Frente al espejo, de mis mejillas parecía brotar la quietud. Bajé de la hamaca con un poco de cuidado de no pisar alacranes. Me lavé con un trapo, me froté las piernas y los pechos, me desenredé el cabello y lo adorné con un broche de plata. Me calcé y vestí ligera. La tarde bufaba. Salí de mi ausencia a pasear por las calles.
A mi derecha la soledad se extendía enorme, silenciosa y campesina. Empecé a correr por las milpas amarillentas, el calor del henequén se hacía flamas en mi espalda.
A medio mecate de distancia alcancé a mirar a un joven cazador.
–No te muevas, bonita, estoy buscando tus ojos –contestó el joven.
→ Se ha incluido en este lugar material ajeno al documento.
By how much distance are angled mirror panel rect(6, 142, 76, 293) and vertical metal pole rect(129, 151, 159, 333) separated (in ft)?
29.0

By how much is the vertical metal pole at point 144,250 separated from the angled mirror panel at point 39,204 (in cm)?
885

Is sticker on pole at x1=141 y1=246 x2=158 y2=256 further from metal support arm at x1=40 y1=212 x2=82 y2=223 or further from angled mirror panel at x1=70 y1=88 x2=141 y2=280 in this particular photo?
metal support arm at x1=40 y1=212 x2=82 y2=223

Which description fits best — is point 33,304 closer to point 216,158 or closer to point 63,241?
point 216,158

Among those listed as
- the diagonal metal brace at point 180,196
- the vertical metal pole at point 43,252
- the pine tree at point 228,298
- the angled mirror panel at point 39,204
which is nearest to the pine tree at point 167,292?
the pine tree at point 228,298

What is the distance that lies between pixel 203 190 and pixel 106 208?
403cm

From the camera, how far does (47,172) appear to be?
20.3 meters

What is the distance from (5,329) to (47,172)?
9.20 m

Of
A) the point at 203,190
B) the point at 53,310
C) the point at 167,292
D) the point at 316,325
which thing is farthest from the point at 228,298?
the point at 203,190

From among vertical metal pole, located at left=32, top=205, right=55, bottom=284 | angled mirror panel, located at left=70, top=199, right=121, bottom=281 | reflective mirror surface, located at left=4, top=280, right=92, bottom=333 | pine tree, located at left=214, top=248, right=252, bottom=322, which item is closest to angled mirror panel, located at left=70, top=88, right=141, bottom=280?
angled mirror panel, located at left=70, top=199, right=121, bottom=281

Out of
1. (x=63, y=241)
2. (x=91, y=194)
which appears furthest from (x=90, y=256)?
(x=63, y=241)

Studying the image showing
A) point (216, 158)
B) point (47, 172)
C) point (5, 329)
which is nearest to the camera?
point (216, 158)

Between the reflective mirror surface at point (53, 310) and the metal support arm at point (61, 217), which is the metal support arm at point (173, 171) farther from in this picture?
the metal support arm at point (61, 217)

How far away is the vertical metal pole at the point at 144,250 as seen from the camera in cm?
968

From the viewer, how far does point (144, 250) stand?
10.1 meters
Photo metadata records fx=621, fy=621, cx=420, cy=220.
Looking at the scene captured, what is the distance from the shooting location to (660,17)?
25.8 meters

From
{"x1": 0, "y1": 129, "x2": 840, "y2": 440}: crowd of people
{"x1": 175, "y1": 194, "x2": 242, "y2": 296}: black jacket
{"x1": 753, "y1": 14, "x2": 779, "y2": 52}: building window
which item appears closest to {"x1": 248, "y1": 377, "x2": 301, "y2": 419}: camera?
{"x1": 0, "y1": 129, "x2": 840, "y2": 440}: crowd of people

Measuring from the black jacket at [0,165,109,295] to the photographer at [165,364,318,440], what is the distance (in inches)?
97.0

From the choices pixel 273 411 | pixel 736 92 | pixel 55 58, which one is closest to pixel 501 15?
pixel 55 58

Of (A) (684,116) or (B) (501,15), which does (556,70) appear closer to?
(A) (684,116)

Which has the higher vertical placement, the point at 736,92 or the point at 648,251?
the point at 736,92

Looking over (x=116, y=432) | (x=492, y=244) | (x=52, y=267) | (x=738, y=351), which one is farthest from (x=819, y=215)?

–¿Para qué te servirán mis ojos? –le grité, confundida, mientras un tirante de mi vestido se divertía con el viento de octubre.
–¿Tus ojos?, para nada. Solamente quédate quieta, me vas a espantar al venado. –Sonrió con dientes amarillos en medio del camino blanco. Yo me puse algo roja. Me detuve en seco.
Un animalejo gigante salió dentre la hierba. El joven disparó. Su presa era femenina, delicada como la arena. Cuidadosamente depositó su cuerpo sobre la tierra que se apresuró a ceñirle el torso desnudo. Deliraba, maldecía. Su transformación era bella.
Mi amigo la vistió con un rebozo de luto cuando la enterró. Lloraba mucho. Después, él igual murió de calenturas.
Terminada la Revolución regresé a mi pueblo. Aún recuerdo aquel rebozo negro como la noche en la que se alza un vuelo nocturno, alas de mariposa durmiendo. Aroma de vuelos minerales.